* WHAT THE TASK REQUIRES *
Reproduce the material below in full, substituting "dark blue sock" for every occurrence of "navy sock" and leaving everything else unchanged.

# Start of EXERCISE DATA

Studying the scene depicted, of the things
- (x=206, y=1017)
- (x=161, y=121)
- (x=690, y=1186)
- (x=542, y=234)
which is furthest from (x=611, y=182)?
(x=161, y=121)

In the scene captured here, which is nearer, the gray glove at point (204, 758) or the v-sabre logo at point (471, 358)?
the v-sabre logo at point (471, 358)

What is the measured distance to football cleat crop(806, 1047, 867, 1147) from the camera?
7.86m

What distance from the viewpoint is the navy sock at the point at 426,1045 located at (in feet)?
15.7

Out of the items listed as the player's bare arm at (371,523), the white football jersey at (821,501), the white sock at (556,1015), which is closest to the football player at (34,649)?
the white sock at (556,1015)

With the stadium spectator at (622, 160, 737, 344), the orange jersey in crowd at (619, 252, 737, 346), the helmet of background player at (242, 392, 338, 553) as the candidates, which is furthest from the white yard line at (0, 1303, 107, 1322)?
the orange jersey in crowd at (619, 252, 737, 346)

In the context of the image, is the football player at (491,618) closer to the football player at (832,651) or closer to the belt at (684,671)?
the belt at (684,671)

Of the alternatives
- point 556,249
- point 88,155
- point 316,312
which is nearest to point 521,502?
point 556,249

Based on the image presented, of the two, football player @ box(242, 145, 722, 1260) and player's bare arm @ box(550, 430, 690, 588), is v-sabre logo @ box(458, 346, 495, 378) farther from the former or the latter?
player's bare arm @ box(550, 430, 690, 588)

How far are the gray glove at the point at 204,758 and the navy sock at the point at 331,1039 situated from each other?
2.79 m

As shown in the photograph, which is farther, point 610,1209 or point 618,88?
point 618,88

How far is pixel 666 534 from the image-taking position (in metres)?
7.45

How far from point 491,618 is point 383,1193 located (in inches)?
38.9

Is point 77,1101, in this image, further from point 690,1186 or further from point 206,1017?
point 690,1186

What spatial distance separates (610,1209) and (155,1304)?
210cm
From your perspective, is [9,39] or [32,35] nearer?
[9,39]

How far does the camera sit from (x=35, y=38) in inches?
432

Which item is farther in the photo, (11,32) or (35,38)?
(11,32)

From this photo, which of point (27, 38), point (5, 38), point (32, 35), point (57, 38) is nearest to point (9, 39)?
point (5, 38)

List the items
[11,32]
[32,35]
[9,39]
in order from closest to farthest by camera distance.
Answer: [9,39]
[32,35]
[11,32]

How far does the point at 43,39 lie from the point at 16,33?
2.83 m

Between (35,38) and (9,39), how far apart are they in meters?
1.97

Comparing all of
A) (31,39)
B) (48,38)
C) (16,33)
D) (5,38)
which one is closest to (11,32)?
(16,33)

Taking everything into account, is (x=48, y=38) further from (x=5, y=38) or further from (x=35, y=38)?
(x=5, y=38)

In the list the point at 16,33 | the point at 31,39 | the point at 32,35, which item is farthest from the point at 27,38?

# End of EXERCISE DATA

* COMPLETED EXERCISE *
Studying the scene depicted, of the things
- (x=206, y=1017)
- (x=161, y=121)
- (x=690, y=1186)
- (x=542, y=234)
which is furthest from (x=611, y=182)?
(x=161, y=121)

In the scene captured here, which is nearer, the gray glove at point (204, 758) or the v-sabre logo at point (471, 358)?
the v-sabre logo at point (471, 358)

What is the measured distance to football cleat crop(806, 1047, 867, 1147) from the camera?
7.86m

What distance from the viewpoint is the dark blue sock at the point at 426,1045 located at (in feet)?
15.7

Out of the items listed as the player's bare arm at (371,523), the white football jersey at (821,501), the white sock at (556,1015), which is closest to the football player at (34,649)?
the white sock at (556,1015)

With the stadium spectator at (622, 160, 737, 344), the orange jersey in crowd at (619, 252, 737, 346), the helmet of background player at (242, 392, 338, 553) as the candidates, which is furthest from the white yard line at (0, 1303, 107, 1322)?
the orange jersey in crowd at (619, 252, 737, 346)

In the context of the image, is the football player at (491,618) closer to the football player at (832,651) or closer to the belt at (684,671)?
the belt at (684,671)

Of the alternatives
- point 556,249
- point 88,155
- point 316,312
which is nearest to point 521,502?
point 556,249

Based on the image presented, of the two, football player @ box(242, 145, 722, 1260) and player's bare arm @ box(550, 430, 690, 588), is v-sabre logo @ box(458, 346, 495, 378) farther from the former or the latter?
player's bare arm @ box(550, 430, 690, 588)

How far are the gray glove at the point at 204,758 and the dark blue sock at the point at 331,1039 situated from each other?
2.79 m

As shown in the photograph, which is farther, point 610,1209 or point 618,88?
point 618,88

How far is pixel 666 534 from the image-taking position (in metres)?
7.45

How far from point 491,618 is point 383,1193 located (in inches)?
38.9

Is point 77,1101, in this image, further from point 690,1186 or further from point 206,1017?
point 690,1186

What spatial distance separates (610,1209) and (155,1304)?
210cm
From your perspective, is [9,39] or [32,35] nearer?
[9,39]

How far does the camera sit from (x=35, y=38) in inches?
432

Which item is farther in the photo, (11,32) or (35,38)?
(11,32)

From this photo, which of point (27, 38), point (5, 38), point (32, 35), point (57, 38) is nearest to point (9, 39)?
point (5, 38)

List the items
[11,32]
[32,35]
[9,39]
in order from closest to farthest by camera distance.
Answer: [9,39]
[32,35]
[11,32]

How far does the point at 43,39 lie from the point at 16,33?
2.83 m

Between (35,38) and (9,39), how far apart are they in meters?
1.97

Comparing all of
A) (31,39)
B) (48,38)
C) (16,33)
D) (5,38)
which one is closest to (11,32)?
(16,33)

Taking everything into account, is (x=48, y=38) further from (x=5, y=38) or further from (x=35, y=38)?
(x=5, y=38)

In the list the point at 16,33 | the point at 31,39 | the point at 32,35, which item is farthest from the point at 27,38?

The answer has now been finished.